Случись этот эпизод со мною, я-бы никогда не умел вывесть из него высокую комедию, и ни за что-бы так счастливо не кончился пятый её акт щепоткой нюхательного табаку! Нет, нет, в моем скромном понятии о жизни и обязанностях мужчины, я не находил ничего привлекательного в перспективе, подобно Аргусу, стеречь от соблазнителя Меркурия, золотое дерево сада. Мою жену не нужде будет стеречь, разве в болезни или горе! Хвала небу, что моя жизнь не ведет меня по розовым путям, осаждаемым немецкими князьями, принимающими заклады на вашу погибель, или модниками, готовыми любоваться на искусство вашей игры и умение защищать ферязь! Каждому званию, каждому характеру – свои законы. Я сознаюсь, что Фанни превосходная маркиза, а лорд Кастльтон несравненный маркиз. Но если я сумею снискать твое искреннее, простое сердце, Бланшь, я уверен, что начну с пятого действия высокой комедии, и скажу перед алтарем: она моя, моя навсегда!
Глава VII.
Я поехал домой верхом на лошади, которою ссудил меня мои хозяин; лорд Кастльтон провожал меня часть дороги, также верхом, и с двумя своими мальчиками, которые отважно управлялись с шотландскими клеперами, и ехали впереди нас. Я поздравил его с умом и понятливостью его детей, чего они вполне заслуживали.

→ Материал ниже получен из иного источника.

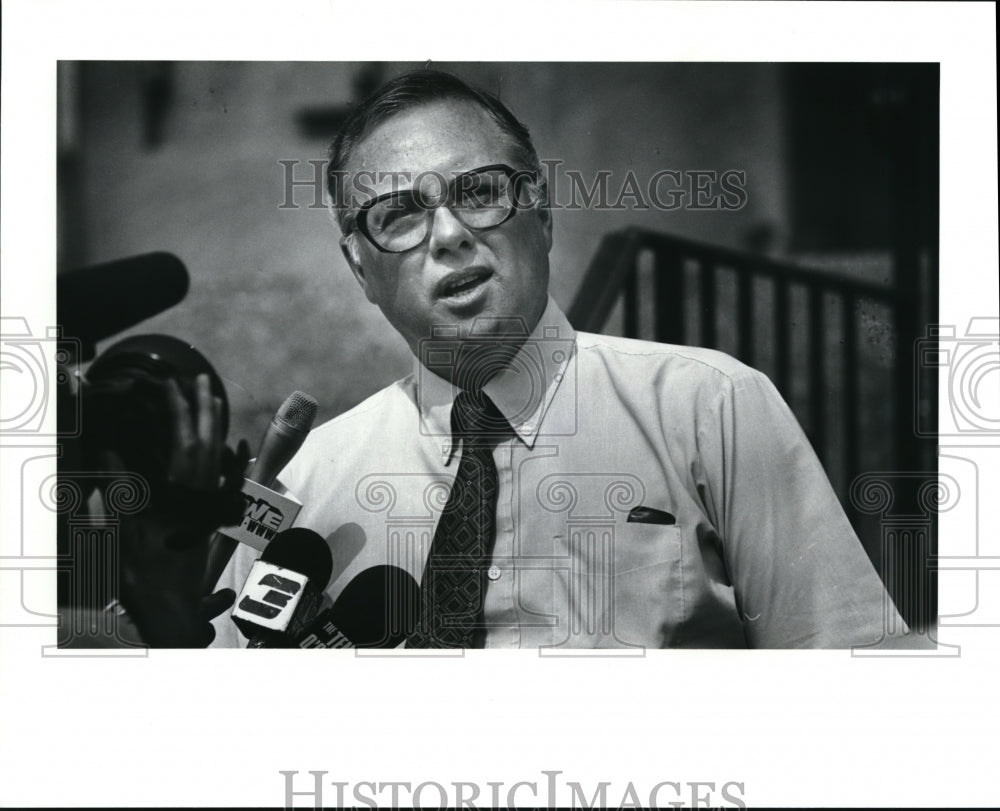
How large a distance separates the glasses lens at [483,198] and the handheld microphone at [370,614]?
1.04m

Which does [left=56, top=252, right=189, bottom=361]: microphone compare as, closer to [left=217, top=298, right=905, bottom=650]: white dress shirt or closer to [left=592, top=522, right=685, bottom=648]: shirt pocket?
[left=217, top=298, right=905, bottom=650]: white dress shirt

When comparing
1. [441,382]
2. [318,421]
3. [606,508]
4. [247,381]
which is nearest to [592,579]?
[606,508]

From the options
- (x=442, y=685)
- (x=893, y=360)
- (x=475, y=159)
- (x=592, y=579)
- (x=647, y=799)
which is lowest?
(x=647, y=799)

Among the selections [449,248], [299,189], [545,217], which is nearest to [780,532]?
[545,217]

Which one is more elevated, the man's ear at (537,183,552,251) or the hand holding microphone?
the man's ear at (537,183,552,251)

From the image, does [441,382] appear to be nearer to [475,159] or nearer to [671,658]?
[475,159]

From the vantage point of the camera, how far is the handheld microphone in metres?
3.01

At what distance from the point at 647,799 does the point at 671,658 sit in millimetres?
415

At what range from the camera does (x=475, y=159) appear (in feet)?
9.68

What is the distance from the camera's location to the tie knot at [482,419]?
9.82ft

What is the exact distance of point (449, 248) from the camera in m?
2.93

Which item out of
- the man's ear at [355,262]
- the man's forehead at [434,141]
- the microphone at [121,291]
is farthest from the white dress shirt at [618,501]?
the microphone at [121,291]

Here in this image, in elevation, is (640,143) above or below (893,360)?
above

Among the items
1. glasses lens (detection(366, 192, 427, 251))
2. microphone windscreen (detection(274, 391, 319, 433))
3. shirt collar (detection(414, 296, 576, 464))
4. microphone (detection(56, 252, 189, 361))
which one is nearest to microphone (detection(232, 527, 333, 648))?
microphone windscreen (detection(274, 391, 319, 433))
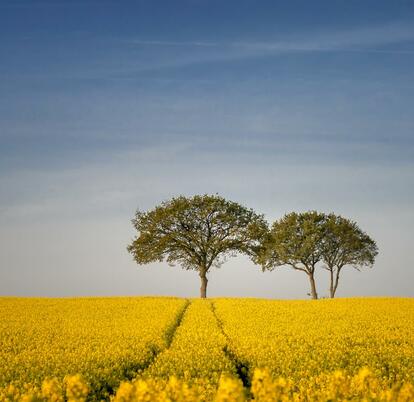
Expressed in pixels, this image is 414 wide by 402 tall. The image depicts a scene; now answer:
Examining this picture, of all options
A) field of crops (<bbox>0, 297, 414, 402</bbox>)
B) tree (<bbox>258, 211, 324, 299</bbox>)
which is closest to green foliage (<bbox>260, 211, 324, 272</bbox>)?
tree (<bbox>258, 211, 324, 299</bbox>)

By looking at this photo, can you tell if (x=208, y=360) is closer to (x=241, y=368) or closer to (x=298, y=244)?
(x=241, y=368)

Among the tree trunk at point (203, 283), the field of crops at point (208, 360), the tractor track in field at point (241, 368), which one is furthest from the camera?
the tree trunk at point (203, 283)

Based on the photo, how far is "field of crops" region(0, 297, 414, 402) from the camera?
8.48 meters

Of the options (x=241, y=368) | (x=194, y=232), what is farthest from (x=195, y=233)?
(x=241, y=368)

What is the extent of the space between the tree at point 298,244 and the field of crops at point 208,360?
40918 mm

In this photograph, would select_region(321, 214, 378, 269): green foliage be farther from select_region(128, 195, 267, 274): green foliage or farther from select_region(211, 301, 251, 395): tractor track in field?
select_region(211, 301, 251, 395): tractor track in field

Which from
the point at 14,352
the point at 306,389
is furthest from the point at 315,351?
the point at 14,352

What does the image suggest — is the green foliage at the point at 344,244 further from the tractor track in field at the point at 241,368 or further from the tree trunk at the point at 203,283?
the tractor track in field at the point at 241,368

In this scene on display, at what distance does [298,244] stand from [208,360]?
57190 mm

– Да – заметил маркиз, с гордостью весьма позволительной отцу, – я надеюсь, ни который из них не посрамит своего деда, Тривениона. Алберт, хоть он далеко и не чудо, как говорит бедная леди Ульверстон, все-таки развивается слишком-рано; я делаю все, что могу, чтоб его не испортила лесть его способностям, которая, по-моему, опасное всякой другой лести, хоть-бы лести, оказываемой знатности, которая более еще грози старшему брату, не взирая на наследство ожидающее Алберта. Этон скоро выбивает из головы всякую неуместную спесь. Я помню, лорд *** (вы знаете, какой он теперь славный малый, и без всяких претензий!)… да, лорд***: он еще мальчиком вышел раз на двор, где мы прогуливались в свободное время, с важной осанкой и подняв нос; подбегает к нему Дик Джонсон (теперь он сделался страшным садоводом!) и говорит: докажите, пожалуйста, кто вы такой, сэр?» – «Я? – отвечает спроста бедняжка – я лорд***, старший сын маркиза***» – «Вот что! – говорить Джонсон – так вотвам раз за лорда, да два за маркиза!» – И он три раза хватил его ногой в спину. Я не охотник до таких мер исправления, но не думаю, чтобы когда-нибудь какая-нибудь мера принесла более пользы, нежели выдуманная Джонсоном. Но когда ребенка хвалят через-чур за его способности, и Этон не выбьет из него глупую спесь. Пусть он будет последним в своем классе, пусть его бьют каждый день, и за дело, всегда найдутся люди, которые будут кричать, что наши публичные школы не годятся для гениев. И десять раз на один отец принужден взять его домой, и дать ему частного учителя, который и сделает из него дурака на век. Фат в своих нарядах (сказал маркиз, улыбаясь) – человек пустой, которого мне может-быть и не приходится осуждать, но я, признаюсь, охотнее смотрю на франта, нежели на какого-нибудь замарашку; но фатство в идеях! – чем моложе человек, тем оно неестественнее и неприятнее. Нутка, Алберт, перепрыгни через этот плетень.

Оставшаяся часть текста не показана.